- _Task brief_: Starting with the line that contains "class: Mammalia", copy every remaining line of the data below exactly, the last one included.

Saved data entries
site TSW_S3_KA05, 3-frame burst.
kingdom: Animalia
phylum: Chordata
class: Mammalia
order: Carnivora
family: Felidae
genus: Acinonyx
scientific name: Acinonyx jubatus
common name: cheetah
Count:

- _Result_:
class: Mammalia
order: Carnivora
family: Felidae
genus: Acinonyx
scientific name: Acinonyx jubatus
common name: cheetah
Count:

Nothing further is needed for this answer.